Burada Üstadımız Hacı Ali Haydar Efendi (Kuddise Sirruhu) Hazretleri, Risale-i Kudsiyye’sinin kenarına şu ayetleri yazmıştır:
(لن تنالوا البر حتى تنفقوا مماتحبن)
“Sevdiklerinizden infak etmedikçe asla birr’e (takvaya iyiliğe) ulaşamazsınız.” (Ali Imran Suresi:92) (insanın en sevdiği şey kendi nefsidir.
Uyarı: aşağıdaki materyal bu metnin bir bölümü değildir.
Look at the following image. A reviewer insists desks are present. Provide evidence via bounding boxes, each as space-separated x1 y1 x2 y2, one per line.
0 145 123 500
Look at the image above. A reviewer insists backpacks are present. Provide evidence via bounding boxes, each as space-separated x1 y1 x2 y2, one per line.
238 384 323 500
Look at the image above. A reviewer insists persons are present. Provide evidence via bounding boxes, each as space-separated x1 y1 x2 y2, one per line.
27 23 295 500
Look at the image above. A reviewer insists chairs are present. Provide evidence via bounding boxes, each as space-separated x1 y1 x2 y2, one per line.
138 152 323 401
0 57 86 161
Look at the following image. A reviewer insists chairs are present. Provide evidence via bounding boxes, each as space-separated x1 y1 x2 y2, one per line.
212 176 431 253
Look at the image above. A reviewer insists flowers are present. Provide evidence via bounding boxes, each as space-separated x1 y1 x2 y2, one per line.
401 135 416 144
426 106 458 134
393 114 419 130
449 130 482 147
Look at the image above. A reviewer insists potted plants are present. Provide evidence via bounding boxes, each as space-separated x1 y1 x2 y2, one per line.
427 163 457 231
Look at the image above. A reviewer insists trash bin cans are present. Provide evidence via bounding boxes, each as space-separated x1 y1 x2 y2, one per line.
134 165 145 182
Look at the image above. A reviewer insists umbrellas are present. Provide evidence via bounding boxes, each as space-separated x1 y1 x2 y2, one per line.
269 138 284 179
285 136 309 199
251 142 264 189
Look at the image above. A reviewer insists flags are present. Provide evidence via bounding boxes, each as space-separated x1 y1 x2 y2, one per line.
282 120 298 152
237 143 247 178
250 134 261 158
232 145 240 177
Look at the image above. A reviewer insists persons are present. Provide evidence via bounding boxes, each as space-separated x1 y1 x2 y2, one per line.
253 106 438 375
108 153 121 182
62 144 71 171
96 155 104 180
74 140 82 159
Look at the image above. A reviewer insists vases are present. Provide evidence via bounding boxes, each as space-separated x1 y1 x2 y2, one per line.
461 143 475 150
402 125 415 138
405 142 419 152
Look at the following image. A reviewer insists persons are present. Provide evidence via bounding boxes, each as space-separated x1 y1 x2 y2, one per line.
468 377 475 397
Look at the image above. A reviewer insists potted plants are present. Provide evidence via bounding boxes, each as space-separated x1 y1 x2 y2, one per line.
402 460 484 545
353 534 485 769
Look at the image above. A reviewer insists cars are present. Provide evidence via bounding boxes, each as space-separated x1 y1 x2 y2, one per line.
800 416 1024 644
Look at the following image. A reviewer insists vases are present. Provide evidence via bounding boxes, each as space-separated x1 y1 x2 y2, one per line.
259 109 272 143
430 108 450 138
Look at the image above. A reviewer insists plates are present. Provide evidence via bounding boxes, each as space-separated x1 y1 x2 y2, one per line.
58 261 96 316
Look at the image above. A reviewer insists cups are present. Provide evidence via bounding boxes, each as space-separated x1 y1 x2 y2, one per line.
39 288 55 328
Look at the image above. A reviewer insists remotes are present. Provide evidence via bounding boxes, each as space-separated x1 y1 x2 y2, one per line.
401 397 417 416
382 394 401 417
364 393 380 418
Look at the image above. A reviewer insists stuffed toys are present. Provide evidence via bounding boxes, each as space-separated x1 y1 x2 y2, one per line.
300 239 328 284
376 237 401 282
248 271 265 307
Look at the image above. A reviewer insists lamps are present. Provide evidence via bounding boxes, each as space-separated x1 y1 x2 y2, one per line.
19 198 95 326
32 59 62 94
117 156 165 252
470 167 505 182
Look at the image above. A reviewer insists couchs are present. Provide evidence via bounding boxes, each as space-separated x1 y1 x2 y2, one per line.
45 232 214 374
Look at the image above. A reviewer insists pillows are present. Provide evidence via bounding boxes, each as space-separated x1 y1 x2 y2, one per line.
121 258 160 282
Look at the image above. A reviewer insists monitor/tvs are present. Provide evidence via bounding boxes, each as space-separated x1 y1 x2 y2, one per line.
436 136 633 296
Sevdiklerinden vermedikçe takva makamina ulaşamıyorsa kendi varlığından geçmeden Allah-u Tealâ’ya nasıl ulaşacak).
و قال اني ذاهب إلى ربي سيهدين ( ۹۹ ) )
“(İbrahim (Aleyhisselâm)) dedi ki: ‘Şüphesiz ki ben Rabbime gideceğim muhakkak ki O beni hidayet edecektir.” (Saffat Suresi:99) (Bu ayet-i celilede, Mevla Tealâ’ya manen gitmekten ibaret olan Seyri İlallah makamına işaret etmektedir).
(…و جاهدوا في الله حق جهاده هو اجتباكم …)
“Allah (uğrun) da hakkıyla cihad edin. O sizi seçmiştir.” (Hac Suresi:78)
(Bu ayet-i celilede, Seyr-i Fillah makamında tarikata çalışmaya ve tarikat ehlinin bu işe seçildiğine işaret etmektedir).
(Burada son buldu).
(عزیز سیر الی الله كل ايده لم)
“Aziz seyr-i ilallah gel edelim.”
“Aziz kardeşim gel Seyr-i ilallah edelim.”
Aziz: Ulu ve Kavi demektir. Burada ise, şerefli kardeşim demektir.
Seyr-i İlallah: Latâiflerimizin bu âlemden Arş’ın üstüne kadar olan manevi yürüyüşüdür.
Mustafa İsmet Garibullah (Kuddise Sirruhu) Hazretleri bu mısrasında da kulları, Seyr-i İlallah’a davet ediyor.